Filter the records below for the word "over". Keep each line that has it.

Stored data
#####

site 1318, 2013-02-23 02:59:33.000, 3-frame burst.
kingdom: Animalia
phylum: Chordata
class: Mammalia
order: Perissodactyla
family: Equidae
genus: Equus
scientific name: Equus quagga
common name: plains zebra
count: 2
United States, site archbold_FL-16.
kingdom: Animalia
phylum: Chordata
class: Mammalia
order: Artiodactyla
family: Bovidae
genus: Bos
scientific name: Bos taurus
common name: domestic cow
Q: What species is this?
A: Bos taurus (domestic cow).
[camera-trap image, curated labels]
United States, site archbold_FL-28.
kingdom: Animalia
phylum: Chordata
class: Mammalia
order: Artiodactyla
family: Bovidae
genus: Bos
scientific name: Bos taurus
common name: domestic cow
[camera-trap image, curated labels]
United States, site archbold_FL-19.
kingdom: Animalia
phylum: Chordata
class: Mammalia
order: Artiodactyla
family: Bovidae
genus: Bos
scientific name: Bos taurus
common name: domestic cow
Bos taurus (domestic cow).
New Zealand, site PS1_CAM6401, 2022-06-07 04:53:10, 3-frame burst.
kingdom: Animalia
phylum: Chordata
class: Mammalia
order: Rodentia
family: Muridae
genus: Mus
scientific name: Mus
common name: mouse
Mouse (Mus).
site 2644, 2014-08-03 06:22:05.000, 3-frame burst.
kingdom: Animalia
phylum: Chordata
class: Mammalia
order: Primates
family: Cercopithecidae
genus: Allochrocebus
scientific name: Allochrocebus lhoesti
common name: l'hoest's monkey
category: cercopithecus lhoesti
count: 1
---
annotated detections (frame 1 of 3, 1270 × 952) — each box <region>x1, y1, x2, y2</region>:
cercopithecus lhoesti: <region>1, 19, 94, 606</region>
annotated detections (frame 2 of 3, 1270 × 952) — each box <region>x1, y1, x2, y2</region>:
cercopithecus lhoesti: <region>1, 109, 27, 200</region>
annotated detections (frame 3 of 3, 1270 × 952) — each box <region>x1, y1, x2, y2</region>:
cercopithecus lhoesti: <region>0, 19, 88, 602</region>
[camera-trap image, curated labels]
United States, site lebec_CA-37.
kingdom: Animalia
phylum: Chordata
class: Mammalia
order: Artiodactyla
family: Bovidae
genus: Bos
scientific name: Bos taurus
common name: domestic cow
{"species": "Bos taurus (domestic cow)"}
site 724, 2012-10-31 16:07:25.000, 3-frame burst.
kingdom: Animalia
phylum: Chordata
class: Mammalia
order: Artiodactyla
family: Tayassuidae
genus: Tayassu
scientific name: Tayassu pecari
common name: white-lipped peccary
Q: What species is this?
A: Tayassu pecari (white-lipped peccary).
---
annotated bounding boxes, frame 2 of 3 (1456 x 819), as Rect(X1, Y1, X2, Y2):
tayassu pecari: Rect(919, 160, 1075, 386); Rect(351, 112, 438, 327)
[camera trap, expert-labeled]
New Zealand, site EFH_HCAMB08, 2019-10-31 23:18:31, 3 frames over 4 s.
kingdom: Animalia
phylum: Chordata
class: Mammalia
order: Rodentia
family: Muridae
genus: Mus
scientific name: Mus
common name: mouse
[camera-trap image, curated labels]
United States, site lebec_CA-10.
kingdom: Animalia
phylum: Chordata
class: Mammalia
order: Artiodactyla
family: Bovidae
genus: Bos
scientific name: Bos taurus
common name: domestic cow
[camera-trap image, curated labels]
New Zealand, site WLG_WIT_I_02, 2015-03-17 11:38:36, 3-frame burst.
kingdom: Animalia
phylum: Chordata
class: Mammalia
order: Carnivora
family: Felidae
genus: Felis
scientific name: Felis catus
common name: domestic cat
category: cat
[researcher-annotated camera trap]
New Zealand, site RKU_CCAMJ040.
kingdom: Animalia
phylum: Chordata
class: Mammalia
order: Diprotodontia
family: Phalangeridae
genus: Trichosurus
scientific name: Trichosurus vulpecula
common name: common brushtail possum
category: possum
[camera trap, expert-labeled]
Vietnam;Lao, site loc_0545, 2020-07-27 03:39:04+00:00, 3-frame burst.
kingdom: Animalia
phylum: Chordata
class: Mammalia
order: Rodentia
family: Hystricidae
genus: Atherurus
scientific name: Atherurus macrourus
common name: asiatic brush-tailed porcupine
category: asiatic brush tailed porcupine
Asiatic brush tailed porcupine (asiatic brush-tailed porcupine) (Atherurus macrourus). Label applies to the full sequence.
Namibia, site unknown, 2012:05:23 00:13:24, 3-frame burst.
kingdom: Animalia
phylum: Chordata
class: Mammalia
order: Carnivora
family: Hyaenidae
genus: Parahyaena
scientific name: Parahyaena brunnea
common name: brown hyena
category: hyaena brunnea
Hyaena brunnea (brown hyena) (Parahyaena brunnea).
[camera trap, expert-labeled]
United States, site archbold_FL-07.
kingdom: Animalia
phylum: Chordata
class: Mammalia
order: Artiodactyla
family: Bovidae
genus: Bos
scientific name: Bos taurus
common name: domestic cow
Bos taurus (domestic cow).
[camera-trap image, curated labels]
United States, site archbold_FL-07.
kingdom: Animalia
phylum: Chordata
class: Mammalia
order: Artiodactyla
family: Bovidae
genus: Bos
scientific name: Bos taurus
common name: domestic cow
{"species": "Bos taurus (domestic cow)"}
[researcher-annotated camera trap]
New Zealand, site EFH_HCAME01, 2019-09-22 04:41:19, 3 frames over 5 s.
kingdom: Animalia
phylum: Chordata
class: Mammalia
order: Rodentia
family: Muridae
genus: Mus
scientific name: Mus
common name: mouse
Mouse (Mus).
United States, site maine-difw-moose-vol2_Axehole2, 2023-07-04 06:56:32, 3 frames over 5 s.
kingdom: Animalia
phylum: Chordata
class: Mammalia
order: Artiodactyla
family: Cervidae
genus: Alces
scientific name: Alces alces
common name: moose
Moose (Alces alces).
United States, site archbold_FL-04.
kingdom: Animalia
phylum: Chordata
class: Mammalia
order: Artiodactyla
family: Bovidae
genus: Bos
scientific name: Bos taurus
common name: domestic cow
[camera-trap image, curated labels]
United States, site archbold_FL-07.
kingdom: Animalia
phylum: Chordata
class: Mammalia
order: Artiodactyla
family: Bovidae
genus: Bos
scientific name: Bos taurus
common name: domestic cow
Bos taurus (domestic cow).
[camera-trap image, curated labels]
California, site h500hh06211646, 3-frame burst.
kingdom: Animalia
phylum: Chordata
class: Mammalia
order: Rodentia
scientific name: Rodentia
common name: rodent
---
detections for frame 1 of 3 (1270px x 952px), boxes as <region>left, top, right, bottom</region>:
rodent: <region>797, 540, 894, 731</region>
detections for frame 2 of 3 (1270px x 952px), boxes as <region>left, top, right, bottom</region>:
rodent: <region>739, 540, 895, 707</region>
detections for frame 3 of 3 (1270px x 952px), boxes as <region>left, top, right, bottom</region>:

#####

• _REPLY_:
New Zealand, site EFH_HCAMB08, 2019-10-31 23:18:31, 3 frames over 4 s.
New Zealand, site EFH_HCAME01, 2019-09-22 04:41:19, 3 frames over 5 s.
United States, site maine-difw-moose-vol2_Axehole2, 2023-07-04 06:56:32, 3 frames over 5 s.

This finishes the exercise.